If you decided to send humans they could live inside the asteroid as a fortress from the elements, as a place from which to further develop the asteroid as a spacecraft itself. Creating many of the sensory instruments and propulsion technology or fuel, spaces for living aka creating agriculture and processing essential gasses.
If you ask why would you send humans on such a journey? Why would you send them on a voyager 1 like journey? You wouldn’t, you’d send them to a desired location, like near a habitable planet. Only it seems easier to me to do it this way than to try and send a single manned ship.

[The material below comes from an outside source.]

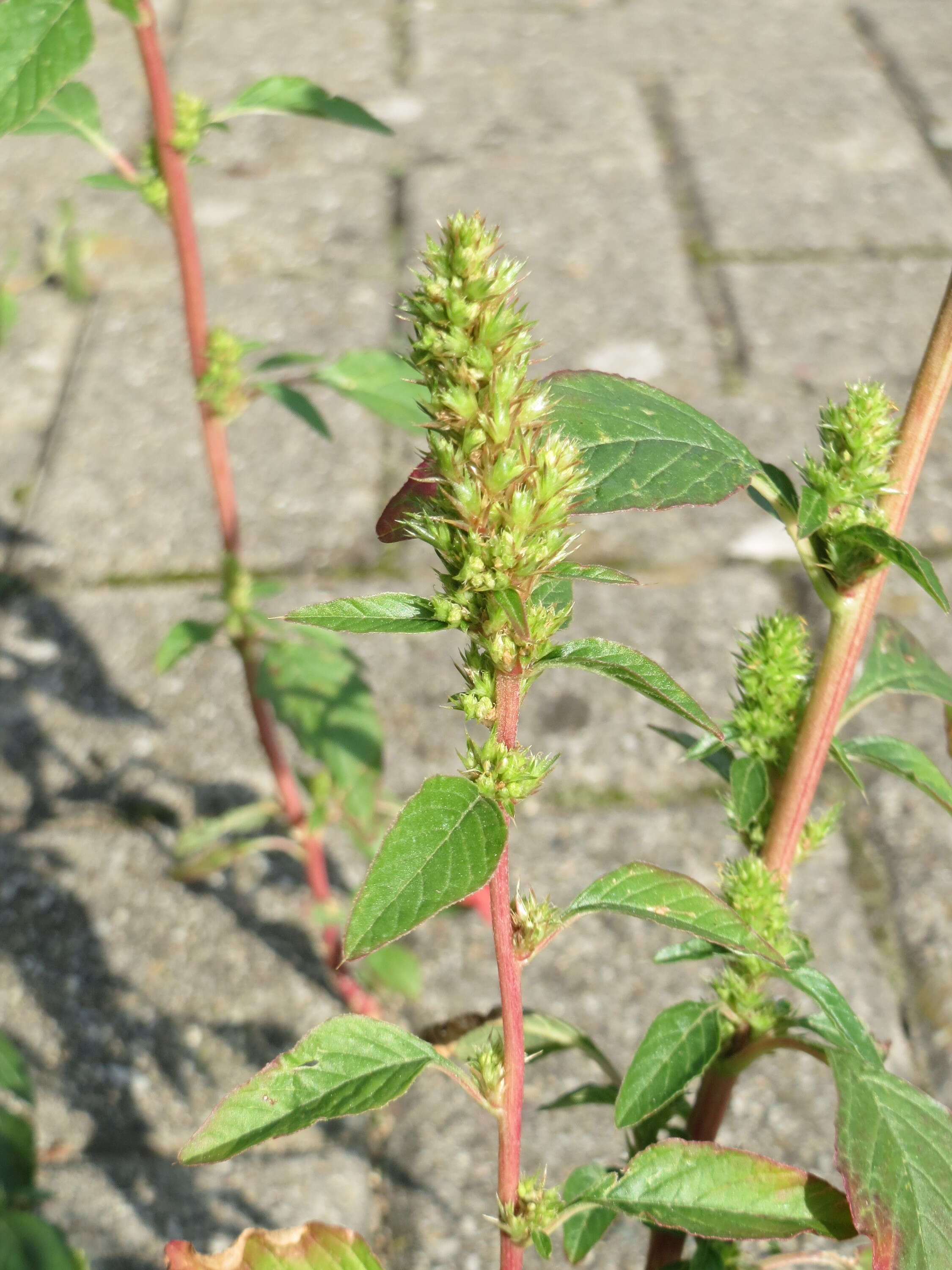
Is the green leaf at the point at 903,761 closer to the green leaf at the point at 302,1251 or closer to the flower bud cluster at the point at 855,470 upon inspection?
the flower bud cluster at the point at 855,470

pmMeAllofIt t1_jd5y2e6 wrote
How is the object going in a desired location. The chances of it's trajectory being exactly where we want it to be is unlikely. But even so, we manage to hitch a ride. Oumuamua at it's perihelion was doing 87km/s, but climbing away from the Sun slows it down. From what I see it will average about 26km/s. At that speed it will take 15,000> years to leave the solar system, and about 50,000 years to reach the nearest star.
As crazy as it sounds, it's not fast enough.
Majestic_Pitch_1803 t1_jd62qcb wrote
Not oumuamua specifically, just an omuamua like object. As an example that such a thing does exist.
pmMeAllofIt t1_jd65yd2 wrote
The point stands. Come back in a hundred years or so, but it's like asking to hitch a ride on a log to cross the Atlantic, but the log is in China.
Nerull t1_jd63gc2 wrote
Asteroids are not traveling nearly fast enough to be useful to transit from one place to another.
Realize you're talking about transit times measured in millions of years.
Even at these slow speeds, we basically get one shot to intercept it before its out of reach. There is no time to slowly launch many smaller probes to it, or build up a base on it.